Directions → In the bail decision below, why was the applicant found not to have shown that he would surrender into custody? Answer in one to three sentences.

Text provided →

┌────────

A bench warrant for Patterson's arrest was issued.
[15] In his affidavit in support of his application for bail, Patterson states: “I was unaware that there was a warrant for my arrest outstanding in Nevada”. Patterson is silent in his affidavit about the events surrounding his failure to appear at his trial. I find it difficult to accept that he would not have had a conversation with a lawyer who informed the court that “the defendant was due to arrive in town last night and was going to appear”. The conclusion I reach is that Patterson made a conscious decision not to appear for his trial in Nevada. By analogy, I would be concerned that, if bail is granted, he might not appear for his appeal in Ontario.
[16] Fifth, Patterson has just been convicted for obstructing justice. If he absconded before his appeal, that could amount to an obstruction of justice. The spectre of engaging in this type of conduct does not seem to have troubled Patterson in the past.
[17] In summary, there are strong points that can be made on both sides of the ‘surrender into custody' factor in s. 679 of the Code . Although I admit that it is close, in the end the applicant has not persuaded me that he will surrender into custody if he is granted bail pending the hearing of his appeal. He has some history of lying about his identity (Nevada), of failing to appear for a trial (Nevada), and of obstructing justice (Ontario). Moreover, the combination of the seven year sentence he has already received and the prospect of additional incarceration for two other sets of serious charges makes flight a real possibility.
(3) The Public Interest
[18] The public interest factor in s. 679(3) of the Criminal Code requires a judge to weigh the values of reviewability and enforceability. A particularly useful guide concerning this balancing process is found in the judgment of Arbour J.A. in R. v. Farinacci (1993), 1993 3385 (ON CA), 86 C.C.C. (3d) 32 at 47-48 (Ont. C.A.):
Section 679(3)>(c) of the Criminal Code provides, in my opinion, a clear standard against which the correctness of any decision granting or denying bail pending appeal can be reviewed. The concerns reflecting public interest, as expressed in the case-law, relate both to the protection and safety of the public and to the need to maintain a balance between the competing dictates of enforceability and reviewability. It is the need to maintain that balance which is expressed by reference to the public image of the criminal law, or the public confidence in the administration of justice. The “public interest” criterion in s. 679(3)(c) of the Code requires a judicial assessment of the need to review the conviction leading to imprisonment, in which case execution of the sentence may have to be temporarily suspended, and the need to respect the general rule of immediate enforceability of judgments.

└────────

Dataset content →
┌────────

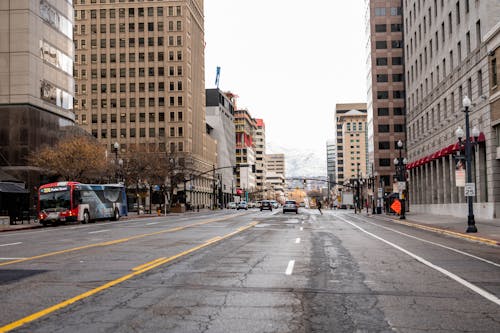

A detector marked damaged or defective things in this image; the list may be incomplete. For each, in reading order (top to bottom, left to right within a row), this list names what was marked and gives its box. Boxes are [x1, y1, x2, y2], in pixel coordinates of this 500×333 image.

cracked asphalt road [0, 209, 500, 330]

└────────

Written reply → He has a history of lying about his identity and failing to appear for a trial in Nevada, and of obstructing justice in Ontario. In addition, the seven-year sentence he has already received, combined with the prospect of further incarceration on two other sets of serious charges, makes flight a real possibility.